Thursday, December 10, 2009

The Steps of Learning a New Language

Before I left for Costa Rica, I had a list of expectations concerning how I would progress in learning the language. The first month I expected to be completely lost. The second month I expected to be able to understand everything, and the third month I expected to be fluent. But what does fluent even mean?

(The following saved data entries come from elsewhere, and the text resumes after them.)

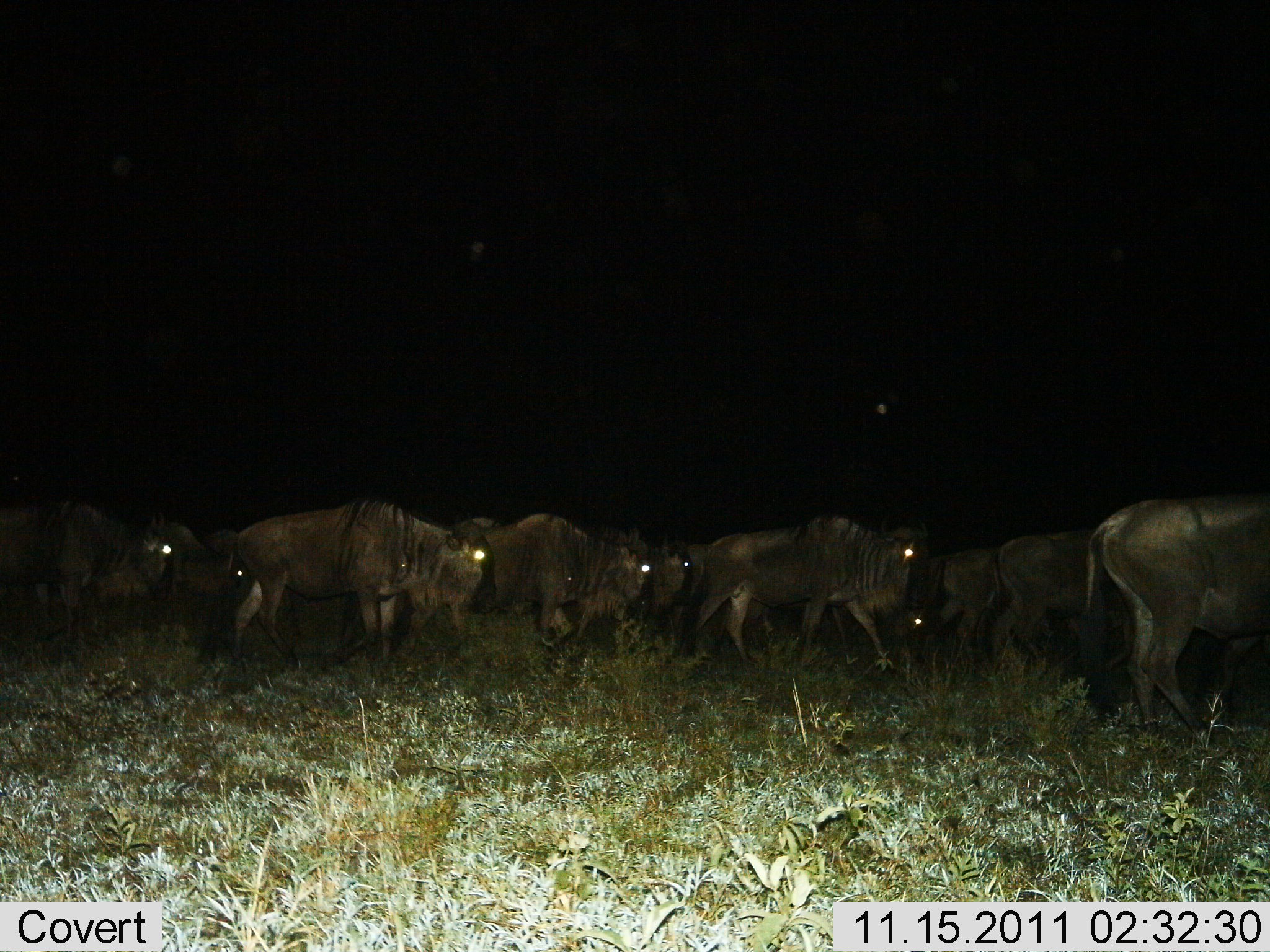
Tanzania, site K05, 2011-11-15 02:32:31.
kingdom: Animalia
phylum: Chordata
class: Mammalia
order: Artiodactyla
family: Bovidae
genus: Connochaetes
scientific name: Connochaetes taurinus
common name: blue wildebeest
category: wildebeest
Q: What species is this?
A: Wildebeest (blue wildebeest) (Connochaetes taurinus).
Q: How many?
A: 11-50.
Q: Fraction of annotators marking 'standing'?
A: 31%.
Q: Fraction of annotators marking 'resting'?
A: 0%.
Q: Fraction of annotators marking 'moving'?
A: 85%.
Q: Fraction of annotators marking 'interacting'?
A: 0%.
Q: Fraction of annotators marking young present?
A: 0%.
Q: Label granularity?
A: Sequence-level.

Here's what I've observed in my Spanish-learning experience:
1) First day: Wow! I speak pretty darn well...but can't understand a thing that these people are saying.
2) First two weeks: I was wrong, I'm actually pretty bad at Spanish... I can't understand or speak well. Good thing I'm not afraid to draw pictures and act out what I'm trying to say.
3) After one month: Oh! It turns out that the news anchors are actually saying words here... they're not just moving their toungues really fast and making Spanish noises.
4) After two months: I can understand the majority of what people say, I just don't speak very well.
5) 3 months: I've got this Costa Rican accent down!
6) 5 months: I can understand everything that people say and generally can respond well. I'm way faster conjugating verbs that I was before, I have a better feel of Spanish sentence structure, and the size of my vocabulary has grown significantly.

I definitely don't speak perfectly, but I've improved a lot!

1 comment:

  1. Great observations. I'd say you're fluent! Fluent means "flowing" and you are definitely in the flow now.